ABSTRAK
Irriyanti. 18211536
MORALITAS KORUPSI.
Jurnal.
Jurusan Manajemen, Fakultas Ekonomi, Universitas Gunadarma, 2014
Korupsi bukan lagi suatu pelanggaran hukum, akan tetapi
di Indonesia korupsi sudah sekedar menjadi suatu kebiasan.

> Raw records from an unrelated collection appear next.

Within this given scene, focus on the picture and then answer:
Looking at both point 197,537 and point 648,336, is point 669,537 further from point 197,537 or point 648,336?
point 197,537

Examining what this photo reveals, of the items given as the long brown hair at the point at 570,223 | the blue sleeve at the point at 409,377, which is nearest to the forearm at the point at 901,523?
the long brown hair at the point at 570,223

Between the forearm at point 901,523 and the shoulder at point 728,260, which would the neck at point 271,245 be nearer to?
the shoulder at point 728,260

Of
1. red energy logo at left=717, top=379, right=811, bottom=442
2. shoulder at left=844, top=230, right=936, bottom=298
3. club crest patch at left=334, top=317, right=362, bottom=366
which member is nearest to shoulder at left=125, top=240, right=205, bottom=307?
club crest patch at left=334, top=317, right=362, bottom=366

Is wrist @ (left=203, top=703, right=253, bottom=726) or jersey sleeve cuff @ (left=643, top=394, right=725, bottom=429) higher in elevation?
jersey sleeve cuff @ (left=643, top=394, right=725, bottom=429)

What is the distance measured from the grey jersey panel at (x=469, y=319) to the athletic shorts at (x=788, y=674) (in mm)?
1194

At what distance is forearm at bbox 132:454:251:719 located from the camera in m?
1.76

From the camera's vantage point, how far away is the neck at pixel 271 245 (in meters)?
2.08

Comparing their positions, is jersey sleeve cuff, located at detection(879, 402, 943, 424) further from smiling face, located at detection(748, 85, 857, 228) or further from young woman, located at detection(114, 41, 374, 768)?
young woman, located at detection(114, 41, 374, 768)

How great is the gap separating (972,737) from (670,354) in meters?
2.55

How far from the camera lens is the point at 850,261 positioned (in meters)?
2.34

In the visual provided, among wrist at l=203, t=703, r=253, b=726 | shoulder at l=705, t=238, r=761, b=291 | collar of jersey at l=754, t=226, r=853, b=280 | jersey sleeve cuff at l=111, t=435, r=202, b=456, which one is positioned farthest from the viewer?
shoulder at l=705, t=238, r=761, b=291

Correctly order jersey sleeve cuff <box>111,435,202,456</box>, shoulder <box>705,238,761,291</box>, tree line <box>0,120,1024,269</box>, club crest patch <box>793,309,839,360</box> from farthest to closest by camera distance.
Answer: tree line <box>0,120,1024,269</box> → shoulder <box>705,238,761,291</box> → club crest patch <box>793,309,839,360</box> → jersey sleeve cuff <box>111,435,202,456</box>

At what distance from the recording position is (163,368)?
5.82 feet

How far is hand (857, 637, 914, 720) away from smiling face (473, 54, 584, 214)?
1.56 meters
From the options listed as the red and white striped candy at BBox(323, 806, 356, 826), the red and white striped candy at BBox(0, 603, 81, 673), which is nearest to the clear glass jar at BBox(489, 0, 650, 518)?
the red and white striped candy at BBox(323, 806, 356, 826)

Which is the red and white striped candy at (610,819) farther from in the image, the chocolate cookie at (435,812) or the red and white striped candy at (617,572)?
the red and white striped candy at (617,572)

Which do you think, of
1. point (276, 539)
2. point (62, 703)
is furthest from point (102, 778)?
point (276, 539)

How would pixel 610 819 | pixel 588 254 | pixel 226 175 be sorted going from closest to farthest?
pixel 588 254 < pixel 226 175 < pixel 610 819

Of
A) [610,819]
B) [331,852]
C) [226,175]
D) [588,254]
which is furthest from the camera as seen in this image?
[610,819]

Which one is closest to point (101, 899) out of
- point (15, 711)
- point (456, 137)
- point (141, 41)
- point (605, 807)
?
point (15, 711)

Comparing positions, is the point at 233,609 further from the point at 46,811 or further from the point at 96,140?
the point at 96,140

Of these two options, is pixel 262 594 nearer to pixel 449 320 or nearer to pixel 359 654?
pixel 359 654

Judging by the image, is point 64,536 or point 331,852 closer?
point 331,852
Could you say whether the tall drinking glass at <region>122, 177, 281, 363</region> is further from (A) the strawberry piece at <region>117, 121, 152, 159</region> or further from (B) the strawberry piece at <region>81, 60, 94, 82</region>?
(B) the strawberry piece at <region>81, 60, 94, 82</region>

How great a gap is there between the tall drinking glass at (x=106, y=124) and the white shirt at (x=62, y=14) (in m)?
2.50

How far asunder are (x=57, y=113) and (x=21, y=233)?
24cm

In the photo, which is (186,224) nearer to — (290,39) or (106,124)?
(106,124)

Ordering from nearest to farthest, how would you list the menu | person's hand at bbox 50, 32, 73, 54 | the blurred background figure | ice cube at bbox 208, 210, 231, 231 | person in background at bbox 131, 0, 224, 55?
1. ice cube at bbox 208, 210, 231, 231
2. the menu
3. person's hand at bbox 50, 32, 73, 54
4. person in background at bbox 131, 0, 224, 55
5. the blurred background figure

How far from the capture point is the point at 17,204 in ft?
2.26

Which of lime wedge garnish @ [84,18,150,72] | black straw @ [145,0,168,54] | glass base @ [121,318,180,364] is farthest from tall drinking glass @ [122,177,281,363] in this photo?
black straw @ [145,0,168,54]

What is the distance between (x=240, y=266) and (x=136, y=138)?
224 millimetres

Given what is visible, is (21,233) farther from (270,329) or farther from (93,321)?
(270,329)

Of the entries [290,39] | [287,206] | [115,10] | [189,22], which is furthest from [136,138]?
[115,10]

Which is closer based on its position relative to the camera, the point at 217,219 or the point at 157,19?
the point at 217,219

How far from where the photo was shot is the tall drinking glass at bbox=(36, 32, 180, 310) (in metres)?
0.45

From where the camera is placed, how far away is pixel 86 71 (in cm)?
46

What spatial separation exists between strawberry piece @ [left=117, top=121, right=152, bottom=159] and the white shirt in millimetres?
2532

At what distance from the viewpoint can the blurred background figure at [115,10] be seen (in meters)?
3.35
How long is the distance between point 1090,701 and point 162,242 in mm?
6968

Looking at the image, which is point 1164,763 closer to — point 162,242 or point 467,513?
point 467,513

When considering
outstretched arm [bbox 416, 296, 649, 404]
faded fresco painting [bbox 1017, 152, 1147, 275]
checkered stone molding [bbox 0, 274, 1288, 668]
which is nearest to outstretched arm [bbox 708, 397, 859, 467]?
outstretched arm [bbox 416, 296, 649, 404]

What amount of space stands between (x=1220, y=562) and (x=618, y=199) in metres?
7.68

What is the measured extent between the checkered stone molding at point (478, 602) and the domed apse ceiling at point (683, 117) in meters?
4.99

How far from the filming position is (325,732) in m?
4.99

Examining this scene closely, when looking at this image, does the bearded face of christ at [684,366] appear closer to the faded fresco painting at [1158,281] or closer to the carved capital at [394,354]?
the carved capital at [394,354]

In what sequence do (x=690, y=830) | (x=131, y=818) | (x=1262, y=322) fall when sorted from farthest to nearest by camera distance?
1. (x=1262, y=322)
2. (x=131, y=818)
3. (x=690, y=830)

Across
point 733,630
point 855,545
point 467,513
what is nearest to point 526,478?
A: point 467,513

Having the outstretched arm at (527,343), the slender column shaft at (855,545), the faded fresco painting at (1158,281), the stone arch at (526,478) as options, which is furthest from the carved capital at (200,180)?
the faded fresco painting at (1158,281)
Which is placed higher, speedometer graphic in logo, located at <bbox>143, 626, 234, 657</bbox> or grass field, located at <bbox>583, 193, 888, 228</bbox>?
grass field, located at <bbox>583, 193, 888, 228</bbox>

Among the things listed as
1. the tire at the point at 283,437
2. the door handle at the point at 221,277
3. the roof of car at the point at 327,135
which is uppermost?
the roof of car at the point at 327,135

Korupsi dilakukan, karena adanya empat unsur, yaitu niat
untuk melakukan, kemampuan untuk melakukan, peluang atau kesempatan dan target
yang cocok.Korupsi yang semakin subur dan seakan tak pernah ada
habisnya, baik ditingkat pusat sampai daerah merupakan bukti nyata betapa
bobroknya moralitas para pejabat pemerintahan kita.
BAB I
PENDAHULUAN
1.1 Latar Belakang
Sebagian ilmu sosial sudah menyatakan bahwa korupsi itu
sudah mengakar menjadi budaya bangsa Indonesia. Kalau benar pernyataan
tersebut, tentunya akan bertentangan dengan konsep bangsa Indonesia yang
memiliki nilai-nilai luhur seperti yang terkandung di Pancasila, ataupun
seperti yang telah diajarkan oleh agama-agama yang berkembang subur di
Indonesia. Korupsi bukan lagi suatu pelanggaran hukum, akan tetapi di Indonesia
korupsi sudah sekedar menjadi suatu kebiasan maka tidak heran negara Indonesia
termasuk salah satu negara terkorup di dunia. Korupsi yang semakin subur dan
seakan tak pernah ada habisnya, baik ditingkat pusat sampai daerah merupakan
bukti nyata betapa bobroknya moralitas para pejabat pemerintahan kita.
1.2.1 Rumusan Masalah
Berdasarkan latar belakang masalah yang telah dikemukakan
di atas, penulis merumuskan masalah, yaitu :
- Mengapa korupsi bisa terjadi dan sulit diberantas?
- Bagaimana dampaknya terhadap sebuah kegiatan bisnis?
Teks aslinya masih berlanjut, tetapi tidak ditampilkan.